Problem 1
According to the commentary on the NHL labor dispute, what has Bettman long argued about the league?

Selection

========

Bettman long has argued that the NHL has a spending problem. The league was paying too much for its players, was not getting a big enough cut of revenue and had to cut back or its franchises would be in peril of going under. Fehr talked of making the wealthy owners pay a bigger share, of taking care of the workers, of raising the NHL’s debt ceiling.

This went on and on for what seemed like forever. Both sides entrenched and were unwilling to tackle the real problem. In Washington, this is spending more than is brought in. The only solution is difficult fiscal decisions about spending and taxation to bring about a bottom line that is not only balanced but begins paying off our debt. In hockey, this is about recognizing that it is no longer part of “The Big Four” — not in TV revenue, TV ratings, fan interest — and the league no longer can operate as such. This is, of course, a result of the sides' own folly, a folly they compounded with this latest work stoppage.

========

Problem 2
Extract every line of the records that contains the string "measured". Case counts.

[Records of scene-based questions]
========

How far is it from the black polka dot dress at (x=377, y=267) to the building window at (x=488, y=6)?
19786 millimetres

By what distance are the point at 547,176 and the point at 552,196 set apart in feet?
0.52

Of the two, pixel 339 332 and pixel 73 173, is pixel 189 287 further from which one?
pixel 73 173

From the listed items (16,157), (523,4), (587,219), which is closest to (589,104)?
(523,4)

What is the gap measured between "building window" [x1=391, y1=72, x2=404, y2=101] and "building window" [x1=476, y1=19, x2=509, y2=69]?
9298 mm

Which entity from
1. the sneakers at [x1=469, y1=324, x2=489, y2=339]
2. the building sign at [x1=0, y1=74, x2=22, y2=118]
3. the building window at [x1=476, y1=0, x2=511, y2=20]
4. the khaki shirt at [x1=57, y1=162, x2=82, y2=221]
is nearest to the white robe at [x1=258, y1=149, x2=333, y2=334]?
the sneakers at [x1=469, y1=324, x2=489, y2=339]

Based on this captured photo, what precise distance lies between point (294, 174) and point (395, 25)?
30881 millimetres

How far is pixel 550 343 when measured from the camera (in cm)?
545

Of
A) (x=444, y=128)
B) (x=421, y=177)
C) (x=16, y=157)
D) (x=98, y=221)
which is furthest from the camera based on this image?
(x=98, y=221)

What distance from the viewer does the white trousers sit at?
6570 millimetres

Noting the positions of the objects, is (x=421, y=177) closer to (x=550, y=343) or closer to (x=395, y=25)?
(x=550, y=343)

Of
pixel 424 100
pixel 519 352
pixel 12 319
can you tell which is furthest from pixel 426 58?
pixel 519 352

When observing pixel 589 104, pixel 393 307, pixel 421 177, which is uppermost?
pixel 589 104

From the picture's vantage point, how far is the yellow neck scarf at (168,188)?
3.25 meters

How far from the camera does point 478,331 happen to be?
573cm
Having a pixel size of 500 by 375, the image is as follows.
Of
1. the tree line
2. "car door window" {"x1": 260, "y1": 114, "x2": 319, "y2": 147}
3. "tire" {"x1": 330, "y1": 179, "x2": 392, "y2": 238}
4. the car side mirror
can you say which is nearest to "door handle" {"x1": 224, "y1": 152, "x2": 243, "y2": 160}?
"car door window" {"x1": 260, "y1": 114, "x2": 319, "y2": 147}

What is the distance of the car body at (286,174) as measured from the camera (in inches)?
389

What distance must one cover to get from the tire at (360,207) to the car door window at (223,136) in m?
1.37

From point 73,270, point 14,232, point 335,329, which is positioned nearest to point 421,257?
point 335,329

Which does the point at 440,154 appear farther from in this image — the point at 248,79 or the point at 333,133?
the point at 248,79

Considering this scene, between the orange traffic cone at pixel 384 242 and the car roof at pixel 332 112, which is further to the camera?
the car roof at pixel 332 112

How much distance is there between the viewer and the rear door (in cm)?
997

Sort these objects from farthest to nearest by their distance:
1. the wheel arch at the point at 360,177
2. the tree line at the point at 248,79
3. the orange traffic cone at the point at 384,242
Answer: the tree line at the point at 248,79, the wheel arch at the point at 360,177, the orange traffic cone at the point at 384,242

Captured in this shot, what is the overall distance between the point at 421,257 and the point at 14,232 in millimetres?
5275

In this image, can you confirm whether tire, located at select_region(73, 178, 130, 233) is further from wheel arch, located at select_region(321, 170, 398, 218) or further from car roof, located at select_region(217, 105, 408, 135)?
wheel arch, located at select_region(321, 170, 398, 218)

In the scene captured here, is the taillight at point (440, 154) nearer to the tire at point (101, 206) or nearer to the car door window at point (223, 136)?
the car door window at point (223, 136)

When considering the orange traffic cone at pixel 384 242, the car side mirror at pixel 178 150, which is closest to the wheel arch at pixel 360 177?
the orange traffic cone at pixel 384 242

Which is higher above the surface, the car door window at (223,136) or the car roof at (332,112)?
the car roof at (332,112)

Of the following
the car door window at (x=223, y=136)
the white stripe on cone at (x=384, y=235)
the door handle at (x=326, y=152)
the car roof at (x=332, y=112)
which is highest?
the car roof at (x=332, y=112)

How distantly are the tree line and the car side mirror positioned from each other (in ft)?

========

Response 1
That the NHL has a spending problem.

Response 2
What is the gap measured between "building window" [x1=391, y1=72, x2=404, y2=101] and "building window" [x1=476, y1=19, x2=509, y2=69]?
How far is pixel 550 343 when measured from the camera (in cm)?
What is the distance of the car body at (286,174) as measured from the camera (in inches)?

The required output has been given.